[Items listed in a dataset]
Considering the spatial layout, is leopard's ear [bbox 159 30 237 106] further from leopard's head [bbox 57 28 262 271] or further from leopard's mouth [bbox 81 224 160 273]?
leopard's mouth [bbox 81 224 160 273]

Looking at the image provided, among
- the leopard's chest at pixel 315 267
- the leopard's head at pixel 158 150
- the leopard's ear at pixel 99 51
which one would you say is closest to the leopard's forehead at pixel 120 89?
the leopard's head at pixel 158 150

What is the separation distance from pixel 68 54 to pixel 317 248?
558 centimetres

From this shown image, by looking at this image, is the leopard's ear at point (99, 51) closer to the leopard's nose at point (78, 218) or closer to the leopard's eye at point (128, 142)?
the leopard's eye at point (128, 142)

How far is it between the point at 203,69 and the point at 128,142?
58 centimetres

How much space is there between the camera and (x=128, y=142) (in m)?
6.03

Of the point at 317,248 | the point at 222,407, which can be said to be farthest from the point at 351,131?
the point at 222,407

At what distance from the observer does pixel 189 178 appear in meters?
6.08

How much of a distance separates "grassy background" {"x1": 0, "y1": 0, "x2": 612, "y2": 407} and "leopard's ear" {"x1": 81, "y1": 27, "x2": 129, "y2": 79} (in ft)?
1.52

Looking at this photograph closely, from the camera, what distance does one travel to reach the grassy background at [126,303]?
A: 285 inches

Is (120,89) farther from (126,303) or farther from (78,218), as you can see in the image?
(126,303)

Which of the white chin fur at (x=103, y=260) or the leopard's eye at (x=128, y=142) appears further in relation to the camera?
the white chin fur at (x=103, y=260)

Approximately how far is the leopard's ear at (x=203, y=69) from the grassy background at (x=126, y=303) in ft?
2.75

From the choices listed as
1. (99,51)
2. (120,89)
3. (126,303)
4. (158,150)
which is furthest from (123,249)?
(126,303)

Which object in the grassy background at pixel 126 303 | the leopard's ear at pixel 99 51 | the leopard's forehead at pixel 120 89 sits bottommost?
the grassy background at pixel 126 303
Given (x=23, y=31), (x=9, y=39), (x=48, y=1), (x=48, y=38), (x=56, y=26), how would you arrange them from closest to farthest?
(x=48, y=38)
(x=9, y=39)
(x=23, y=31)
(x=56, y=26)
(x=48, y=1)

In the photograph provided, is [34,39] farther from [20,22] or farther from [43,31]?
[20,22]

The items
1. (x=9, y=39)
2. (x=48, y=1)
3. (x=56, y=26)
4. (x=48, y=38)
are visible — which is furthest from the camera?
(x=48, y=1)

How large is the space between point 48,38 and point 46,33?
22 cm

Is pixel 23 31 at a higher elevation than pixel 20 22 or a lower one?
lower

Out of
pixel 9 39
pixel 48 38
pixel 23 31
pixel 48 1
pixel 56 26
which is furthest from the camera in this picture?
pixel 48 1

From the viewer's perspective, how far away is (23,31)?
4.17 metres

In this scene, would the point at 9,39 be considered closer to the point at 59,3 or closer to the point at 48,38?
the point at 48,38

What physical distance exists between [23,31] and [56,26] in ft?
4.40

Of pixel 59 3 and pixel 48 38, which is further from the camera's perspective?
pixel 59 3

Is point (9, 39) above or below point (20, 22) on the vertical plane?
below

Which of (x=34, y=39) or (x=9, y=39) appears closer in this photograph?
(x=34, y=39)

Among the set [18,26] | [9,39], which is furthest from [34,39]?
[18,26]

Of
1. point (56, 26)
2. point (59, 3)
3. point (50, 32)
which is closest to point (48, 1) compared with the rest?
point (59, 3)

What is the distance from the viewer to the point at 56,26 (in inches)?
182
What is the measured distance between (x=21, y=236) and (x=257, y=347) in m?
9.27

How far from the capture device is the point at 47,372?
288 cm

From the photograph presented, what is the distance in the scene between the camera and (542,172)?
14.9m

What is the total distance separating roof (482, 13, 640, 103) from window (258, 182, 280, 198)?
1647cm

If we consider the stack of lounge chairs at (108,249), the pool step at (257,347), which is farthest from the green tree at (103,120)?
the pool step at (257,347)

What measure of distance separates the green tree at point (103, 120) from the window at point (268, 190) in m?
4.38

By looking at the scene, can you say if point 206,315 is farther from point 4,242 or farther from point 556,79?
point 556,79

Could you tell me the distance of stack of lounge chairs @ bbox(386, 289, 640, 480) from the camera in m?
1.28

Task instructions: Copy out the material word for word and line for line.

Exercise solution:
Considering the spatial layout, is leopard's ear [bbox 159 30 237 106] further from leopard's head [bbox 57 28 262 271] or further from leopard's mouth [bbox 81 224 160 273]?
leopard's mouth [bbox 81 224 160 273]

Looking at the image provided, among
- the leopard's chest at pixel 315 267
- the leopard's head at pixel 158 150
- the leopard's ear at pixel 99 51
which one would you say is closest to the leopard's forehead at pixel 120 89?
the leopard's head at pixel 158 150

What is the separation distance from pixel 68 54 to pixel 317 248?
558 centimetres

From this shown image, by looking at this image, is the leopard's ear at point (99, 51) closer to the leopard's nose at point (78, 218) or closer to the leopard's eye at point (128, 142)?
the leopard's eye at point (128, 142)

How far is it between the point at 203,69 and the point at 128,142?
58 centimetres

How much space is there between the camera and (x=128, y=142) (in m)?
6.03

Of the point at 317,248 | the point at 222,407, which can be said to be farthest from the point at 351,131?
the point at 222,407

At what distance from the observer does pixel 189 178 appear in meters?
6.08

How much of a distance separates "grassy background" {"x1": 0, "y1": 0, "x2": 612, "y2": 407} and "leopard's ear" {"x1": 81, "y1": 27, "x2": 129, "y2": 79} (in ft)?
1.52

Looking at this photograph closely, from the camera, what distance does one travel to reach the grassy background at [126,303]?
A: 285 inches

Is (120,89) farther from (126,303) or farther from (78,218), as you can see in the image?
(126,303)

Which of the white chin fur at (x=103, y=260) or the leopard's eye at (x=128, y=142) appears further in relation to the camera?
the white chin fur at (x=103, y=260)

Approximately how far is the leopard's ear at (x=203, y=69) from the grassy background at (x=126, y=303) in ft?
2.75

From the choices listed as
1. (99,51)
2. (120,89)
3. (126,303)
4. (158,150)
which is furthest from (123,249)?
(126,303)

Which object in the grassy background at pixel 126 303 | the leopard's ear at pixel 99 51 | the leopard's forehead at pixel 120 89 sits bottommost?
the grassy background at pixel 126 303
Given (x=23, y=31), (x=9, y=39), (x=48, y=1), (x=48, y=38), (x=56, y=26), how would you arrange them from closest to farthest?
(x=48, y=38)
(x=9, y=39)
(x=23, y=31)
(x=56, y=26)
(x=48, y=1)

In the photograph provided, is [34,39] farther from [20,22] or farther from [43,31]?
[20,22]

The items
1. (x=9, y=39)
2. (x=48, y=1)
3. (x=56, y=26)
4. (x=48, y=38)
are visible — which is furthest from the camera?
(x=48, y=1)

How large is the space between point 48,38 and point 46,33?
22 cm

Is pixel 23 31 at a higher elevation than pixel 20 22 or a lower one?
lower

Out of
pixel 9 39
pixel 48 38
pixel 23 31
pixel 48 1
pixel 56 26
which is furthest from the camera in this picture?
pixel 48 1

From the viewer's perspective, how far away is (23,31)?
4.17 metres

In this scene, would the point at 9,39 be considered closer to the point at 59,3 or closer to the point at 48,38?
the point at 48,38

What physical distance exists between [23,31] and [56,26] in ft?
4.40

Of pixel 59 3 and pixel 48 38, which is further from the camera's perspective?
pixel 59 3

Is point (9, 39) above or below point (20, 22) on the vertical plane?
below

Which of (x=34, y=39) or (x=9, y=39) appears closer in this photograph?
(x=34, y=39)

Among the set [18,26] | [9,39], which is furthest from [34,39]?
[18,26]

Of
1. point (56, 26)
2. point (59, 3)
3. point (50, 32)
which is closest to point (48, 1) compared with the rest?
point (59, 3)

What is the distance from the viewer to the point at 56,26 (in inches)?
182
What is the measured distance between (x=21, y=236) and (x=257, y=347) in m?
9.27

How far from the capture device is the point at 47,372?
288 cm

From the photograph presented, what is the distance in the scene between the camera and (542,172)?
14.9m

What is the total distance separating roof (482, 13, 640, 103) from window (258, 182, 280, 198)?
1647cm

If we consider the stack of lounge chairs at (108,249), the pool step at (257,347), which is farthest from the green tree at (103,120)?
the pool step at (257,347)

What measure of distance separates the green tree at point (103, 120) from the window at point (268, 190) in m?
4.38

By looking at the scene, can you say if point 206,315 is farther from point 4,242 or farther from point 556,79?
point 556,79

Could you tell me the distance of stack of lounge chairs @ bbox(386, 289, 640, 480) from the camera in m?
1.28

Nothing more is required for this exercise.